▶ **Task goal**
Restate each entry exactly, without pictures.

▶ **Excerpted records**

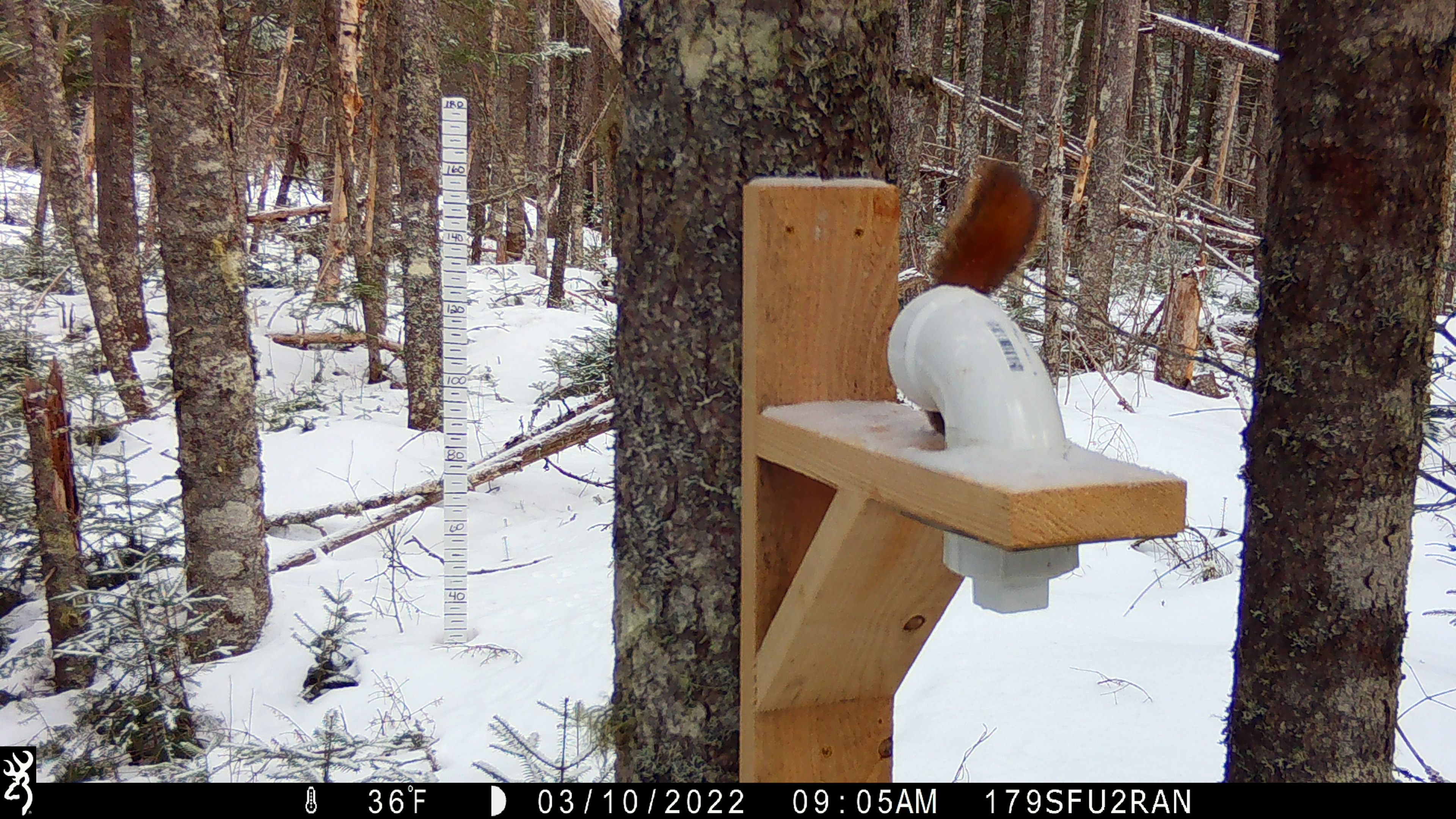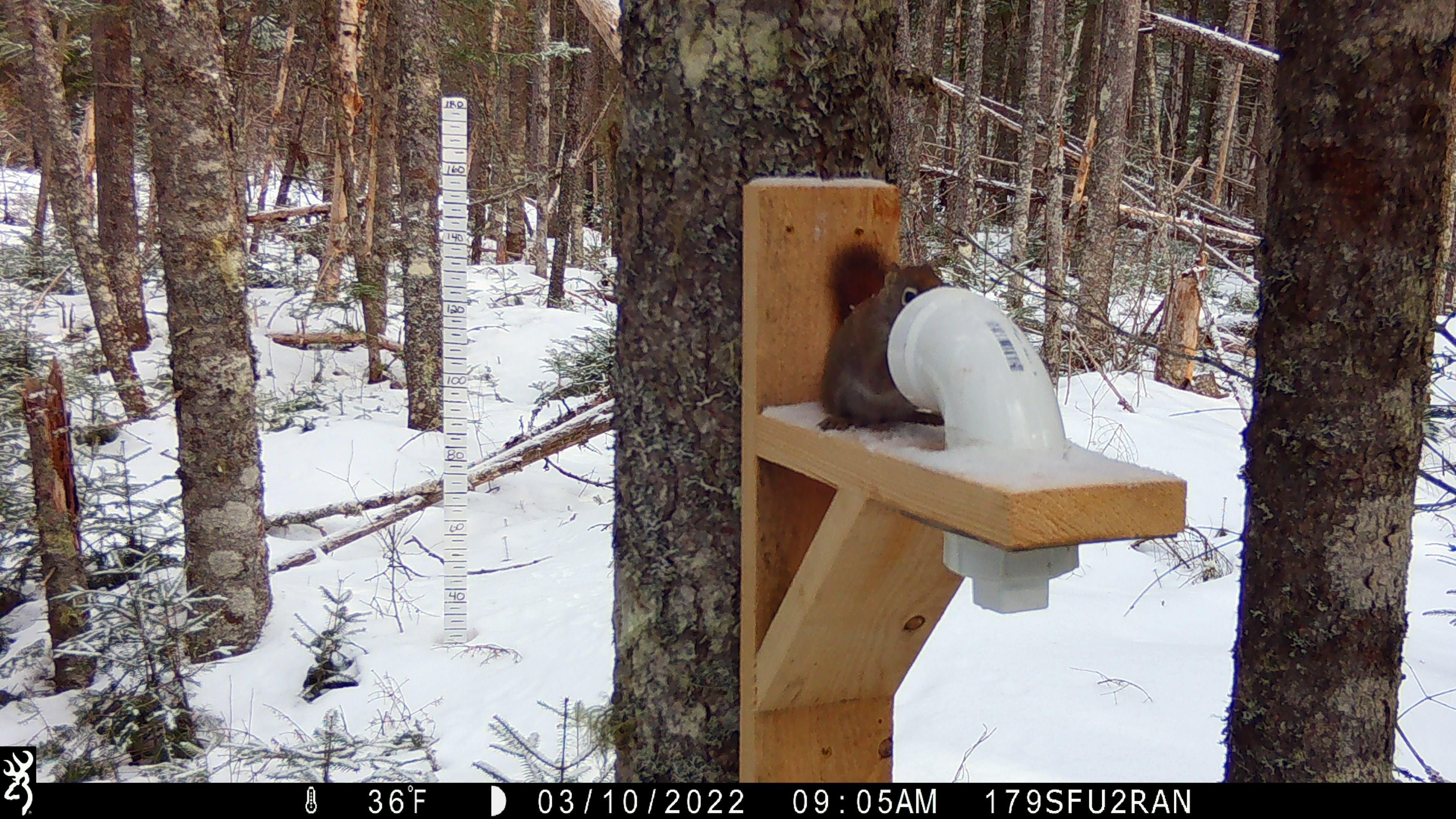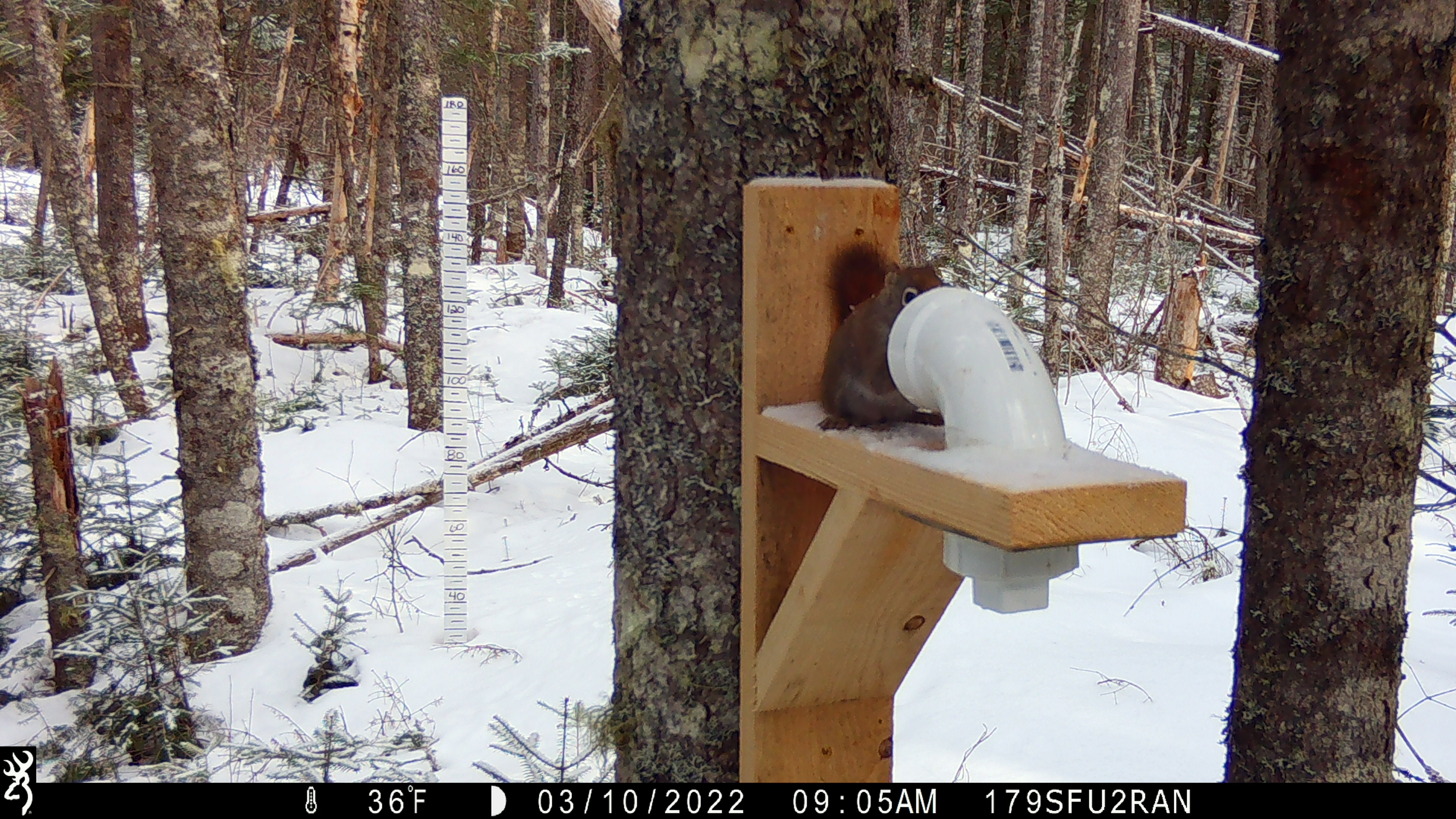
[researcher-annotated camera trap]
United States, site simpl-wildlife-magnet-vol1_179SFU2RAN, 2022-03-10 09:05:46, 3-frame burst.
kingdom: Animalia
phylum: Chordata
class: Mammalia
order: Rodentia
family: Sciuridae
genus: Tamiasciurus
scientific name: Tamiasciurus hudsonicus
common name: red squirrel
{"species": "red squirrel (Tamiasciurus hudsonicus)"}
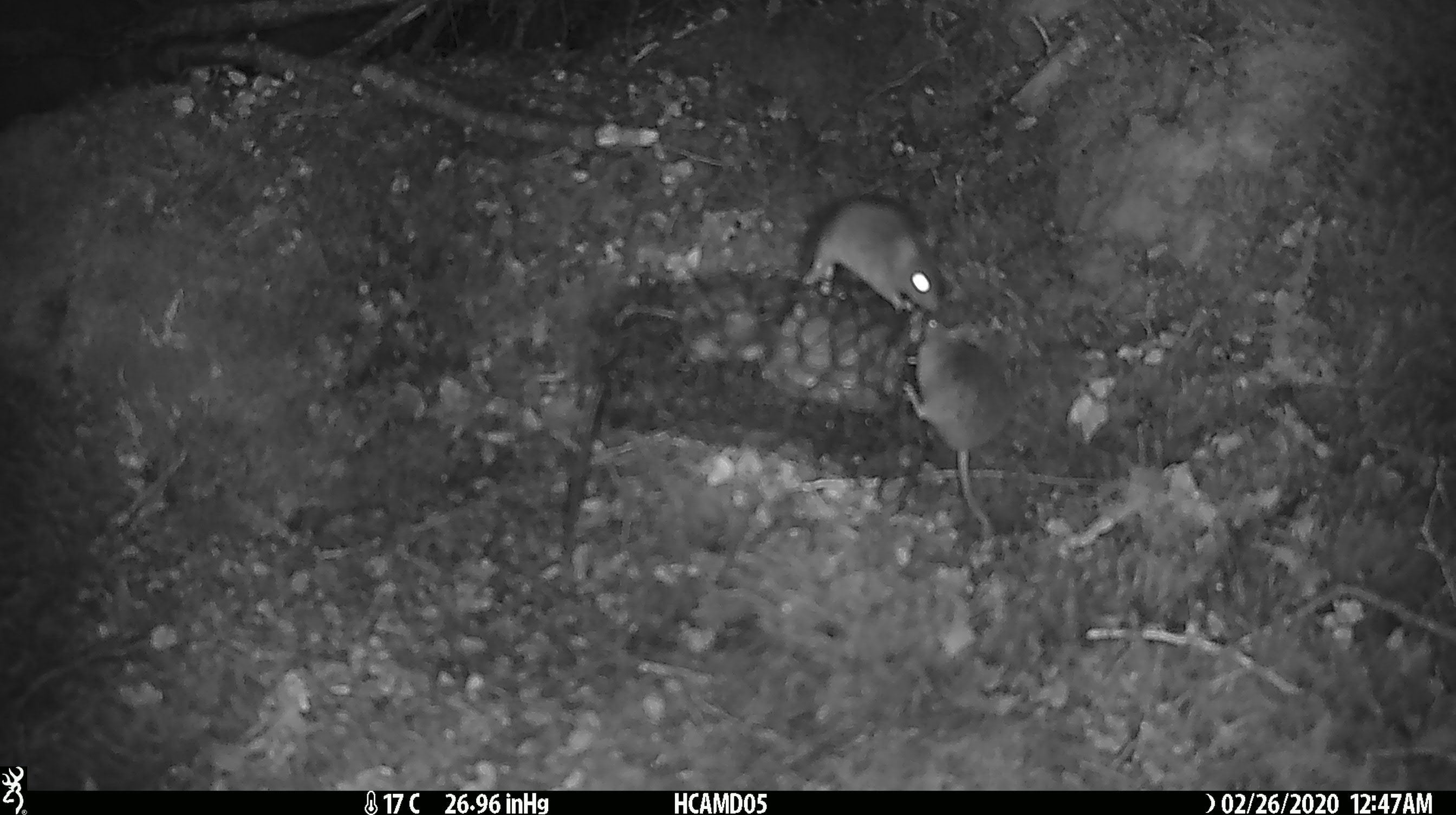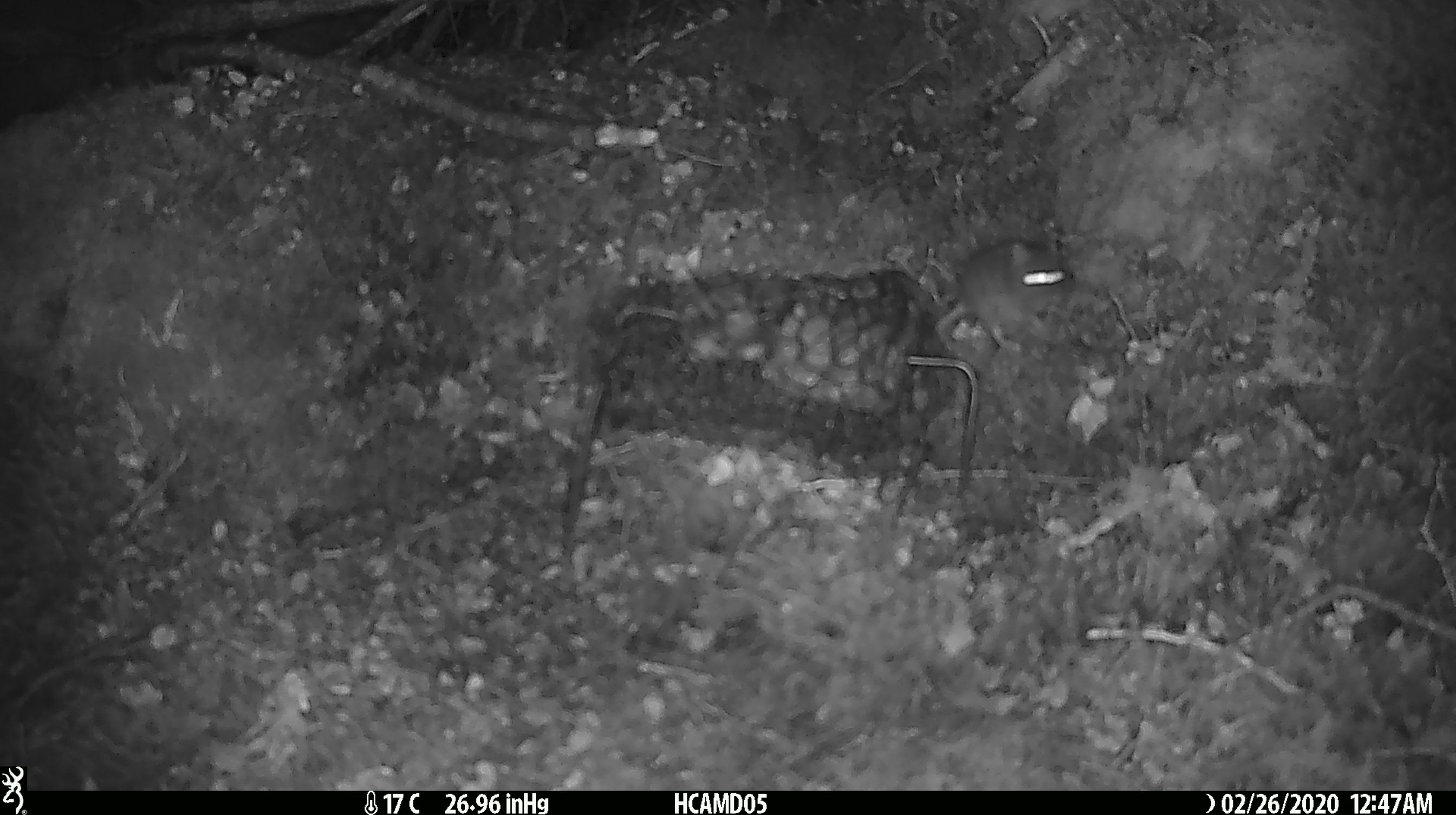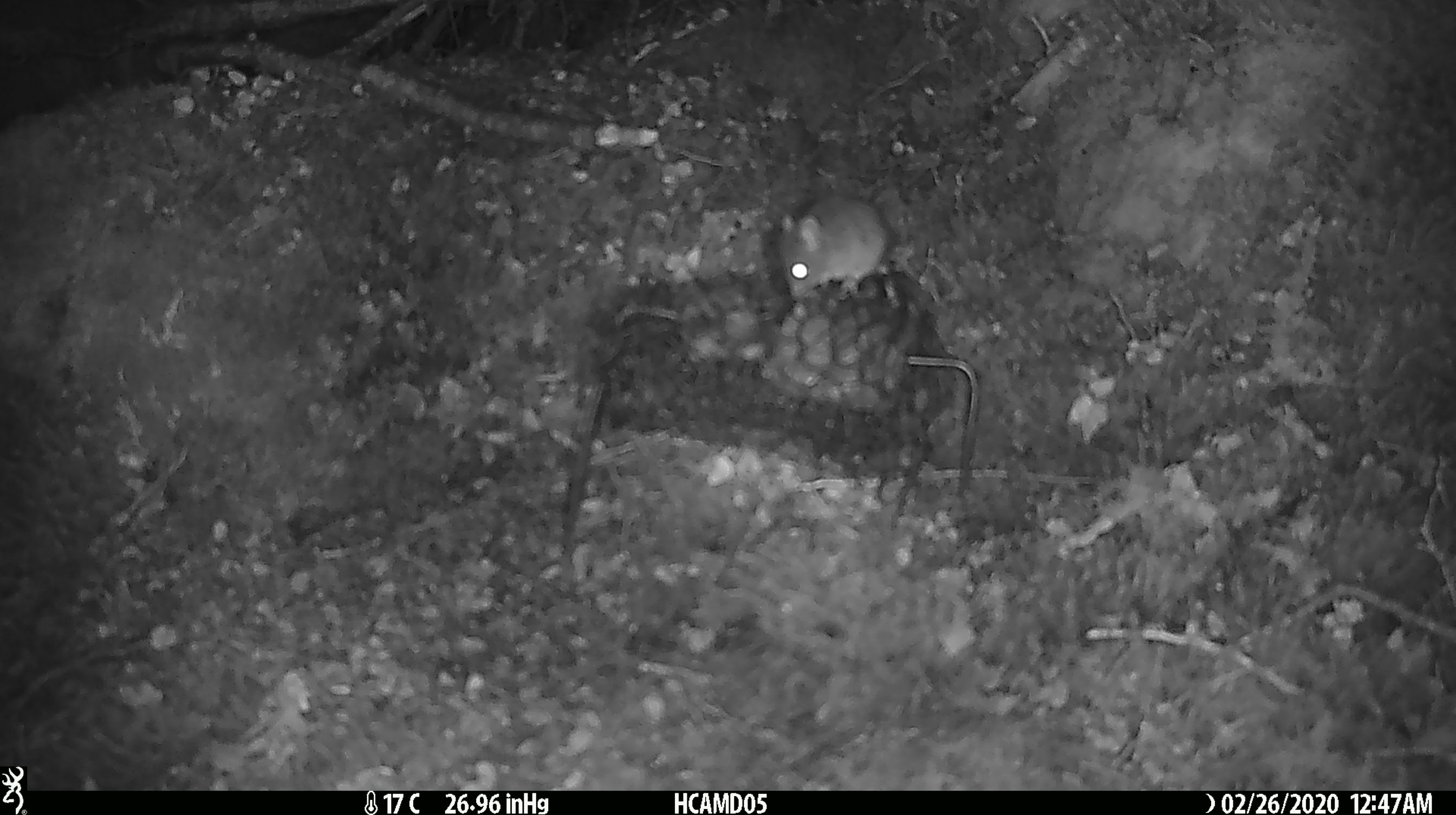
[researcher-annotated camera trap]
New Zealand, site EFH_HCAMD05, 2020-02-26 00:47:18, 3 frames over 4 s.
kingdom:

▶ **Solution to this task**
[researcher-annotated camera trap]
United States, site simpl-wildlife-magnet-vol1_179SFU2RAN, 2022-03-10 09:05:46, 3-frame burst.
kingdom: Animalia
phylum: Chordata
class: Mammalia
order: Rodentia
family: Sciuridae
genus: Tamiasciurus
scientific name: Tamiasciurus hudsonicus
common name: red squirrel
{"species": "red squirrel (Tamiasciurus hudsonicus)"}
[researcher-annotated camera trap]
New Zealand, site EFH_HCAMD05, 2020-02-26 00:47:18, 3 frames over 4 s.
kingdom:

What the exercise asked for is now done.